» **What is needed**:
Beginning with the line that has "Armada Nacional retira", write out each line down to the end of the records below exactly, and include no pictures.

» **Task input**:
════════════════════

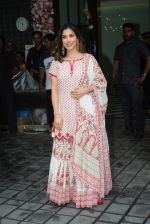 Sophie Choudry at Arpita Khan_s home for Ganesh Chaturthi on 2nd Sept 2019 (33)_5d6e2668cef69.JPG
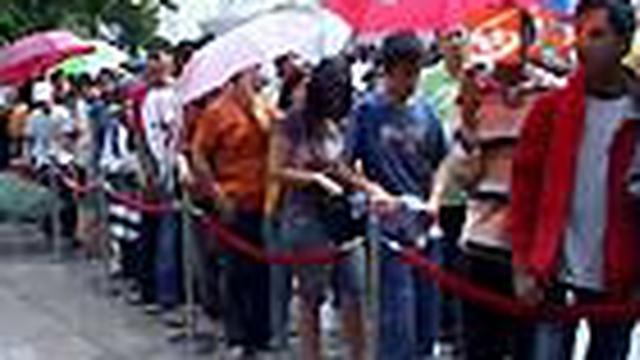 Ribuan warga Jakarta, Sabtu (5/6) pagi, memadati Plaza Senayan, Jalan Asia Afrika, Jakarta Pusat. Mereka menyerbu salah satu pusat belanja elit di Jakarta itu untuk membeli handphone Nokia keluaran terbaru, tipe C3 yang dijual dengan harga murah.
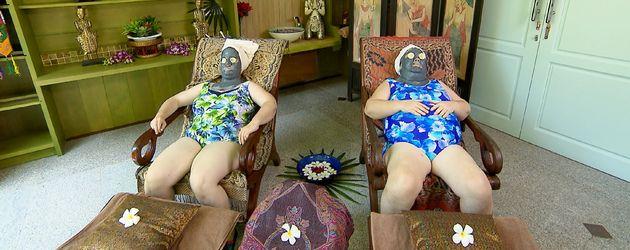 Beate und Irene bei Beauty-Behandlung in Thailand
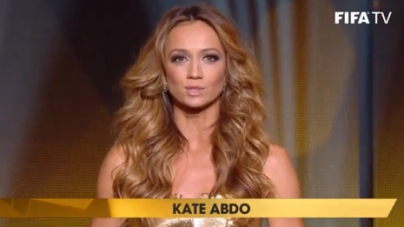 Wie was die knappe presentatrice bij de Gouden Bal?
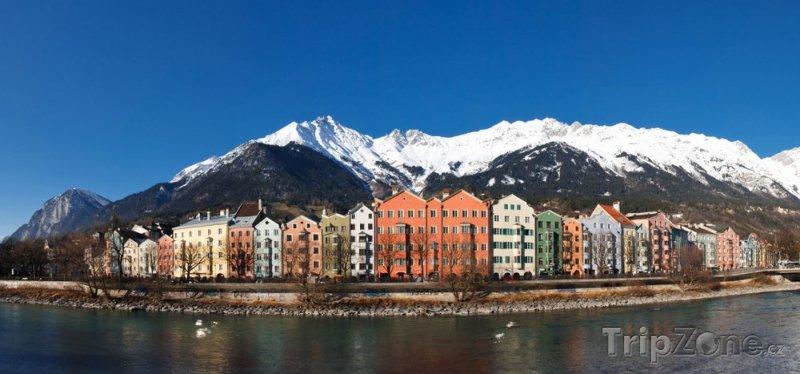 Fotka, Foto Domy na břehu řeky Inn (Innsbruck, Rakousko)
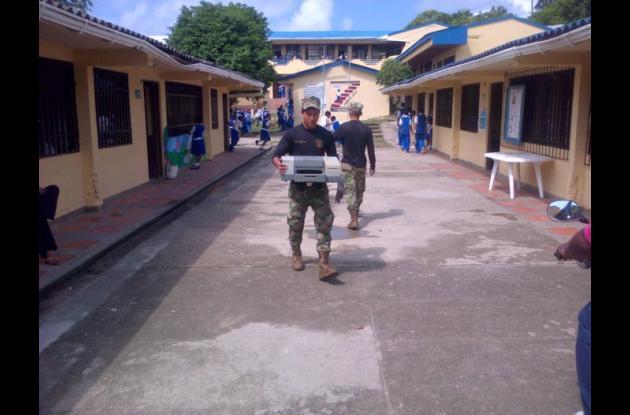Armada Nacional retira residuos electrónicos de San Andrés y Providencia.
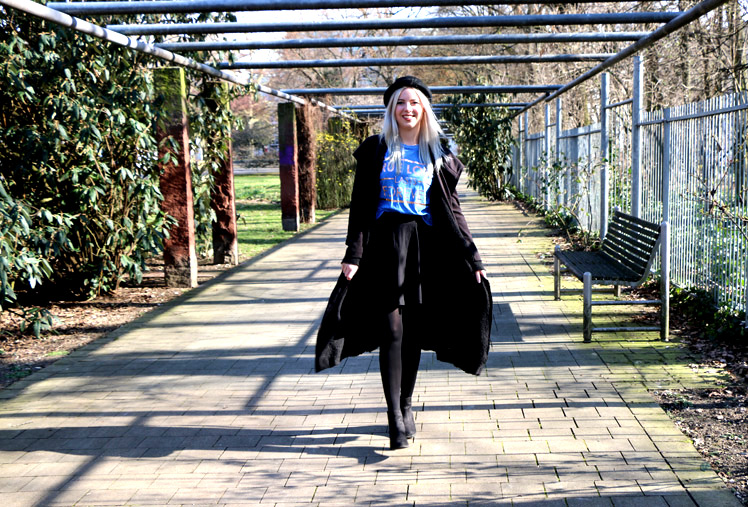 OOTD, Frühlings outfit, Rock, Tellerrock, Rock stylen, Hut, hut stylen, runde Sonnenbrille, park, outfit, look, der perfekte look, sparklynosetwinkletoes, blond, blogger, fashion blogger, beauty blogger, mode blog, deutschland, nürnberg
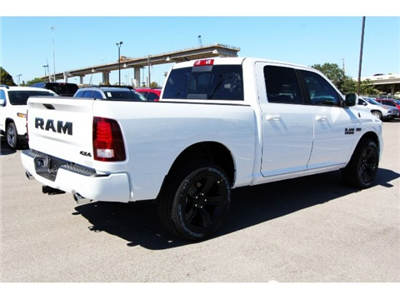 2018 Ram 1500 Crew Cab 4x4 Pickup #829014 - photo 4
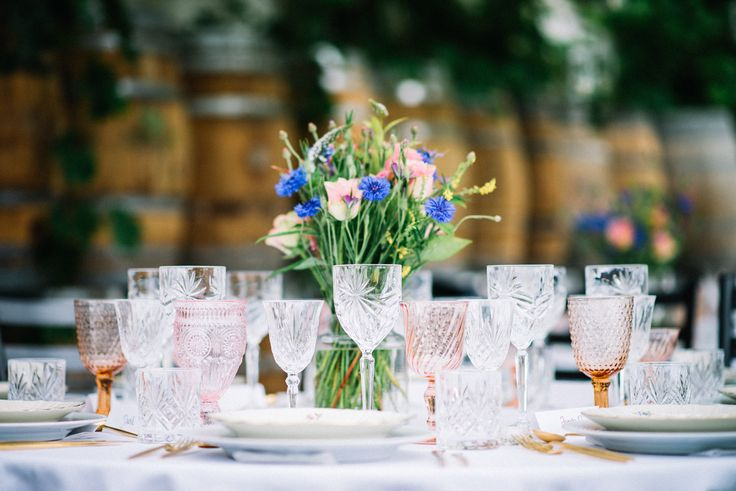 Smukke omgivelser og borddækning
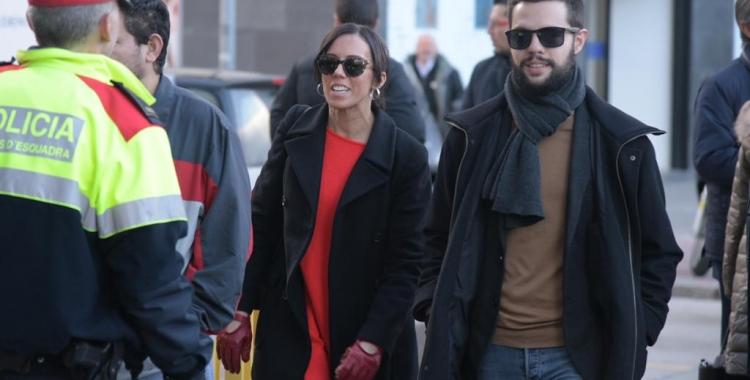 L'alcaldessa Marta Farrésha arribat acompanyada del regidor d'Acció Social Eloi Cortés | Roger Benet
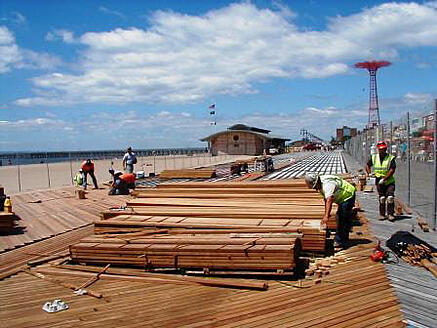 cumaru_decking_and_ipe_decking_at_coney_island_new_york__boardwalk_2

════════════════════

» **Exercise output**:
Armada Nacional retira residuos electrónicos de San Andrés y Providencia.
 OOTD, Frühlings outfit, Rock, Tellerrock, Rock stylen, Hut, hut stylen, runde Sonnenbrille, park, outfit, look, der perfekte look, sparklynosetwinkletoes, blond, blogger, fashion blogger, beauty blogger, mode blog, deutschland, nürnberg
 2018 Ram 1500 Crew Cab 4x4 Pickup #829014 - photo 4
 Smukke omgivelser og borddækning
 L'alcaldessa Marta Farrésha arribat acompanyada del regidor d'Acció Social Eloi Cortés | Roger Benet
 cumaru_decking_and_ipe_decking_at_coney_island_new_york__boardwalk_2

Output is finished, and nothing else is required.